[Opening Extract to read section]

Girls call me Makaluod
I'm used to this way of finding the ideal edge.
Each to their own but there is no way that I would slide an edge over paper. Paper is generally made of cellulose fibres that are about as hard as timber.
 
I personally don’t come away from the stone and strop until my razors can do a clear HHT using pretty much any hair I can find around the bathroom or hairbrush.
The hair I use will belong to my girlfriend or young daughters and is always curly, long and fine.
Passing the HHT does st always mean a great shave though as I’ve found out but it’s a very good indicator for me.
It means I’m there or nearly there and can move onto the finisher I like best, usually an Arkansas, coticule, jnat, Welsh slate.
It took me a long time to be able to even get razors to pass HHT at all, I used to just get violining and the very occasional cut though I did get fine shaves.

[Closing Extract to read section]
[Opening Data provided section]

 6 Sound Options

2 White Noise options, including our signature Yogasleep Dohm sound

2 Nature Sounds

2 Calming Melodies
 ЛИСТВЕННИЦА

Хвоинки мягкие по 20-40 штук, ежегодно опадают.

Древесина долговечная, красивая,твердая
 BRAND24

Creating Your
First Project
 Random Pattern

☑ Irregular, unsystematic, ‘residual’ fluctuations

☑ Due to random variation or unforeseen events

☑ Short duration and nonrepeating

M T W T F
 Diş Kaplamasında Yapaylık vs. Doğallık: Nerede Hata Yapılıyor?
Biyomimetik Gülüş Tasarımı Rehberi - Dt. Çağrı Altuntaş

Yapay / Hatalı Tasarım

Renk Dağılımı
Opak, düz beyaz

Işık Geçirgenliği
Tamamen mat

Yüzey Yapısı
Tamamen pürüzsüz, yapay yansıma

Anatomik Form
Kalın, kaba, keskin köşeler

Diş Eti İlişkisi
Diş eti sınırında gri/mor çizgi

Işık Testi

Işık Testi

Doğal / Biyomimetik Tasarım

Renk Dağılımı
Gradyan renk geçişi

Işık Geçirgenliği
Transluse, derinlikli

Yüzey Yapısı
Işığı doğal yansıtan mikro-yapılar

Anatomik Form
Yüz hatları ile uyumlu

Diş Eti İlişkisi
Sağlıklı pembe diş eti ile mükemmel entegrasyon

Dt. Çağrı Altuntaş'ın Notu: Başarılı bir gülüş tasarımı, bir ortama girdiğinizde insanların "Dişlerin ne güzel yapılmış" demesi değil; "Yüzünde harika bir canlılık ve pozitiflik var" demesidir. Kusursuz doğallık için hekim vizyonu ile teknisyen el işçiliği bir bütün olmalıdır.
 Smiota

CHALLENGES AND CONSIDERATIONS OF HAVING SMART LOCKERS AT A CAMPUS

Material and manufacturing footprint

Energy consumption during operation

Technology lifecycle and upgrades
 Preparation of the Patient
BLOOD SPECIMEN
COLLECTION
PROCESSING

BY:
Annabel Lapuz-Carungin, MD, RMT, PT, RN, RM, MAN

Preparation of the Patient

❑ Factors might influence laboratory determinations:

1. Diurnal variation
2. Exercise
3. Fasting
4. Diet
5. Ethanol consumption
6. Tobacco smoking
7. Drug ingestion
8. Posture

[Closing Data provided section]

**Description of the task**
Reproduce the post on honing razor edges in full, word for word from its first line to its last.

**Exercise answer**
Girls call me Makaluod
I'm used to this way of finding the ideal edge.
Each to their own but there is no way that I would slide an edge over paper. Paper is generally made of cellulose fibres that are about as hard as timber.
 
I personally don’t come away from the stone and strop until my razors can do a clear HHT using pretty much any hair I can find around the bathroom or hairbrush.
The hair I use will belong to my girlfriend or young daughters and is always curly, long and fine.
Passing the HHT does st always mean a great shave though as I’ve found out but it’s a very good indicator for me.
It means I’m there or nearly there and can move onto the finisher I like best, usually an Arkansas, coticule, jnat, Welsh slate.
It took me a long time to be able to even get razors to pass HHT at all, I used to just get violining and the very occasional cut though I did get fine shaves.